Before central heat and air conditioning, homes were built to deal with their regional climate and environment. They used old-fashioned common sense when designing and building homes. They were created from locally available materials: wood, stone, earth. Buildings with native materials improved a home's energy efficiency and were even more sustainable. The thriftiest thing about old houses is their staying power. Materials used were meant to last forever. 

Design elements in your old home you may not have thought much about:

Roof: A hipped roof often extends over a home's exterior sides, forming deep eaves to create shade, while a steeply pitched gable roof easily sheds snow and rain. Roofing material vary by region. In the Northwest, locally quarried slate lasts for generations and soak's up the sun's rays, radiating warmth inside. In colder climes nationwide, rot and insect resistant wood shingles provide insulation and protection from the elements for many decades. 

Dormers: Windowed dormers, belvederes, and cupolas work as "thermal chimneys", pulling up the warm air that builds inside the house and exhausting it outdoors. So when the temperature rises, be sure to crack those rooftop windows.

Chimneys: In milder climates, brick or stone chimneys typically line exterior walls, while ones in colder areas are often centrally located so that the heat can radiate out from the home's core. Add a terra-cotta chimney pot on top to help improve draft. That way, you'll use less wood to produce the same amount of heat and prevent smoke from billowing into rooms. 

Eaves: Water rolls off the tops of the eaves, into the gutter, and away from the house. But eaves also help control the sun and shade exposure. In warm climates, deep overhangs cast a shadow on the house when the sun in high. In colder climates, shallower overhangs let the sun bathe the exterior in warmth. 

Windows: Tall double-hungs increase the amount of fresh air and sunlight entering rooms. When it's cooler outside than inside, open the top sash to vent air out of the house or the bottom to bring breezes in. 

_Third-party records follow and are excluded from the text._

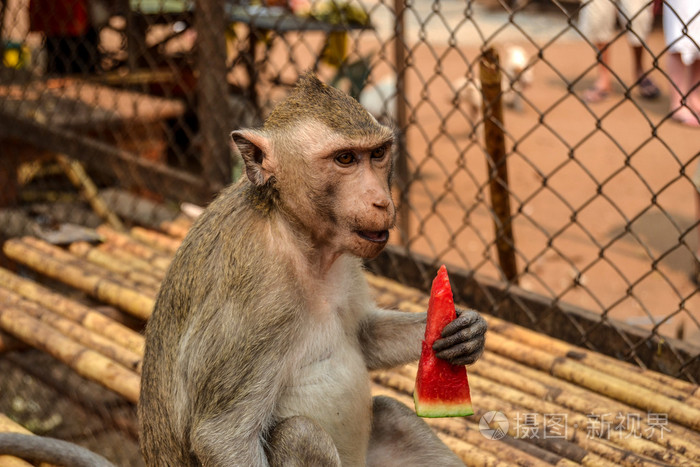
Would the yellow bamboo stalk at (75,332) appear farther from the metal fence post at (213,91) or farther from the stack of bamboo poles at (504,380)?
the metal fence post at (213,91)

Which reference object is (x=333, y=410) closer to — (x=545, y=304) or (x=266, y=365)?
(x=266, y=365)

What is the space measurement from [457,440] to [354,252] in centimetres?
91

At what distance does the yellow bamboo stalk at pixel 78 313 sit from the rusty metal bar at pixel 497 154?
5.24ft

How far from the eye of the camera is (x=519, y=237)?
6914 mm

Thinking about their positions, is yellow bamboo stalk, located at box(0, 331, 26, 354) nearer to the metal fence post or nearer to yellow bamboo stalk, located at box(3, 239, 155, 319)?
yellow bamboo stalk, located at box(3, 239, 155, 319)

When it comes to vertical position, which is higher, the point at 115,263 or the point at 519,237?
the point at 519,237

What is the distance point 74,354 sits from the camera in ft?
11.3

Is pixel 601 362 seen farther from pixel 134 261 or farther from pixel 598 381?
pixel 134 261

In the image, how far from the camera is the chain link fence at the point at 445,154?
3.59 metres

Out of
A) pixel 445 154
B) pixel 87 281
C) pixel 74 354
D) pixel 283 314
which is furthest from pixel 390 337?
pixel 445 154

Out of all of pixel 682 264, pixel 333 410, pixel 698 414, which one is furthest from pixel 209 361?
pixel 682 264

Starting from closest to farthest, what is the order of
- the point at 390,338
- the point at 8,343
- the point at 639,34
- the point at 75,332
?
the point at 390,338
the point at 75,332
the point at 8,343
the point at 639,34

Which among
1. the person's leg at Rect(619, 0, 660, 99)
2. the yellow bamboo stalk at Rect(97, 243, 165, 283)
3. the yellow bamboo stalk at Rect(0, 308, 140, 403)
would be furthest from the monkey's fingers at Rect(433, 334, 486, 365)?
the person's leg at Rect(619, 0, 660, 99)

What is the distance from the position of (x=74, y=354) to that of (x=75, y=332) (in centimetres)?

Transoms and Sidelights: A windowed transom above the front door and sidelights flanking it bring natural light into the house, decreasing electricity demand. Prop open interior transoms so that air flows freely between rooms without having to open doors and sacrifice privacy.

Porch: Like eaves, exterior porches and verandas shelter windows from direct sunlight and invite in cool breezes. When it's hot outside, porches offer relief from stuffy interiors. 

Shutters: Solid paneled shutters provide optimal shade and insulation, while louvered ones are a better choice for blocking the sun while still allowing breezes to pass through.

Siding: Brick, prevalent in the Midwest and East, can be fired locally, and its natural flame resistance makes it a top choice. Overlapping clapboards and shingles cast off rain and provide a seal against wind. Stucco protects the underlying structure from moisture. 

Information from a This Old House article by Lisa Selin Davis, titled 'Old House, Smart House' November 2008

Preservation, restoration, renovation - what’s the difference?
Preservation means keeping a property in good condition in its existing form.  Restoration means returning a property to a period-specific appearance by removing all changes made in a later period and replacing them with copies of what might have been there originally.  Renovation means to update a building, leaving features that are of use in the building’s current function.